What happens when a GlusterFS node fails?

In a replica n volume, n-1 nodes can fail. For each individual brick, at least one replica must stay alive.

In situations where you might expect or are required take into account the failure of multiple nodes (that are replicas) simultaneously, such as might be the case when using old desktop PCs for your storage, you should increase the number of replicas.

There is a significant initial performance hit for the GlusterFS client, as it merely starts to realize one of the volume’s bricks is no longer available.

The write performance should not be impacted significantly, but the read performance is – not unlike with RAID 1 replicated disk volume.

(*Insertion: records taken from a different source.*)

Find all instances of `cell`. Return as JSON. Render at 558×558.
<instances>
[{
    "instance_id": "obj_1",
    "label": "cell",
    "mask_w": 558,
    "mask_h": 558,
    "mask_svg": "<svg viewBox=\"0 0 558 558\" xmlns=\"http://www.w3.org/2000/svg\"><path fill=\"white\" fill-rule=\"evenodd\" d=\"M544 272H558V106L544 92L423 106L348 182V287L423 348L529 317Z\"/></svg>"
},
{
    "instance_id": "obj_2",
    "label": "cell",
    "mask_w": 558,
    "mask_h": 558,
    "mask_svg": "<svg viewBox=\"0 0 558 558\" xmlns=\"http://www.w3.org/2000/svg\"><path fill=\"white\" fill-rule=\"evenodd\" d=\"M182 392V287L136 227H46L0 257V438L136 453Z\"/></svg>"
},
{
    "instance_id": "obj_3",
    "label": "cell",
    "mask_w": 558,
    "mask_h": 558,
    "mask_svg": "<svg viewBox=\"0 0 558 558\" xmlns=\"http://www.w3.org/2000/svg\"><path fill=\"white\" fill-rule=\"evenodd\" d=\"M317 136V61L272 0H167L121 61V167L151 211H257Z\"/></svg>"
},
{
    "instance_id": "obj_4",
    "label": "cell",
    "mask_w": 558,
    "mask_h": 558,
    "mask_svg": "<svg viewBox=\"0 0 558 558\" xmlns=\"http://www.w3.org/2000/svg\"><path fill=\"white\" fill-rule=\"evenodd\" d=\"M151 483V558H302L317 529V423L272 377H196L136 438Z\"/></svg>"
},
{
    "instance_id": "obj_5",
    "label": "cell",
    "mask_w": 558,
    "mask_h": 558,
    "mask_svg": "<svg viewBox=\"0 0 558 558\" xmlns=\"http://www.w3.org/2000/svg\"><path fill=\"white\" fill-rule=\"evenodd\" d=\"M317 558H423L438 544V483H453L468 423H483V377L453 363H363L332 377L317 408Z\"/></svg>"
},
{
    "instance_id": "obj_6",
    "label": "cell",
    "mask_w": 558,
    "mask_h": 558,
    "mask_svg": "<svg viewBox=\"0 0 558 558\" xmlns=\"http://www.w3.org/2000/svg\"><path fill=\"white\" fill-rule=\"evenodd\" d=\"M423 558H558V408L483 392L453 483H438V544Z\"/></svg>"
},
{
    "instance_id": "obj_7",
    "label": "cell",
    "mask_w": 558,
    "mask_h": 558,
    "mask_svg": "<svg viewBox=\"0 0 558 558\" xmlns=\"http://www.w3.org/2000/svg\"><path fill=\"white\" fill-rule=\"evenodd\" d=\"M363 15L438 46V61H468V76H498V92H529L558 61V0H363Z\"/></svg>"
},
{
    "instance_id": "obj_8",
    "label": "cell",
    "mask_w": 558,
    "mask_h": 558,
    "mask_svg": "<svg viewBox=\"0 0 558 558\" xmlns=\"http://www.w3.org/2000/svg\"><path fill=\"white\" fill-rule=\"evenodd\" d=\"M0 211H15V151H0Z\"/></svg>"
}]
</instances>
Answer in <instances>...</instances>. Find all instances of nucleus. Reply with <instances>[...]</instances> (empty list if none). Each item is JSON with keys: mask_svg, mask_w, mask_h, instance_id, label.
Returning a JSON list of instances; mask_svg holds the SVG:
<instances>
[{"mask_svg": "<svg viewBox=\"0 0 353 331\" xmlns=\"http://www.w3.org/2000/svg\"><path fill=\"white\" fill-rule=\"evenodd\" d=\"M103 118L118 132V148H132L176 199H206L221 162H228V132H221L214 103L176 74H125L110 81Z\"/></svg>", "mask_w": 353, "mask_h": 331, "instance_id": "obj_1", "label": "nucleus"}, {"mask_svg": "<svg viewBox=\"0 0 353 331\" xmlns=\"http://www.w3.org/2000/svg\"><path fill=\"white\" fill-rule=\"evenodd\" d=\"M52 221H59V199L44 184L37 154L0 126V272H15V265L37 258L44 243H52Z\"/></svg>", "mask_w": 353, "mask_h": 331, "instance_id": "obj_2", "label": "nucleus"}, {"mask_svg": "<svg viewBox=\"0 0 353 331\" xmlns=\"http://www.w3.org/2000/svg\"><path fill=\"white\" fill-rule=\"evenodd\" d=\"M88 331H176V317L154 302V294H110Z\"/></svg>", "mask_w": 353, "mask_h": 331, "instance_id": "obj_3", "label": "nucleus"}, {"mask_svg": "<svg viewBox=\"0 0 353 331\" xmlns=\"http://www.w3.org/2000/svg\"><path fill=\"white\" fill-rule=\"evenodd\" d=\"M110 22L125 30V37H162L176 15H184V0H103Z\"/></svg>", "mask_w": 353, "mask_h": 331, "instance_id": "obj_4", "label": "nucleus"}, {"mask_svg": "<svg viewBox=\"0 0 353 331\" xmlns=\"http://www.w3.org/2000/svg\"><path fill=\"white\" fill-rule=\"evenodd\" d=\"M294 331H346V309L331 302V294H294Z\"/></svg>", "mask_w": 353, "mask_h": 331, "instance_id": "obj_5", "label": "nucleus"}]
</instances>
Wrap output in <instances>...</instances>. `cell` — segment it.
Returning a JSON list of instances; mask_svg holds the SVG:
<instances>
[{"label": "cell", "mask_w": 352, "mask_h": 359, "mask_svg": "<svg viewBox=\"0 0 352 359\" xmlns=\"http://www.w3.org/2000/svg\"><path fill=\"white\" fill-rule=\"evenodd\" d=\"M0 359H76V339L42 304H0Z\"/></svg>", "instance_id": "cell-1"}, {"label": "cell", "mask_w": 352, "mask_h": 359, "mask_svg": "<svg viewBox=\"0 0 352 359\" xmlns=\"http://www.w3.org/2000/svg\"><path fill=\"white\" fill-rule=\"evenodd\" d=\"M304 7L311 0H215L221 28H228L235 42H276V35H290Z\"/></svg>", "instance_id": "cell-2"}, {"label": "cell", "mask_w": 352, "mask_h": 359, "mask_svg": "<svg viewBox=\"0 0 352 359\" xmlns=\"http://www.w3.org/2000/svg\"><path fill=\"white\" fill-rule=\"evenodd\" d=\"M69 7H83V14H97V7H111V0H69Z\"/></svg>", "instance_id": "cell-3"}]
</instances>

You can find peers that are unavailable as being disconnected:

# gluster peer status
Number of Peers: 3

Hostname: gfs2.example.org
Uuid: 5e68482a-4164-4cfb-af2c-61a64cf894a7
State: Peer in Cluster (Connected)

Hostname: gfs3.example.org
Uuid: 89073c71-1cf7-4d6e-af93-dab8f13cee14
State: Peer in Cluster (Disconnected)

Hostname: gfs4.example.org
Uuid: fb7db59d-aaee-4dcc-98e3-c852243c8024
State: Peer in Cluster (Connected)

When the node comes back online, it will automatically repair itself before it is deemed connected. During the downtime, and during the repair, it is crucially important the other replica(s) does not fail as well.

Replica x, Distribute y - how much storage, how many nodes?

The total storage volume available is impacted most significantly by the number of replicas – the distribution is a JBOD aggregation of volumes.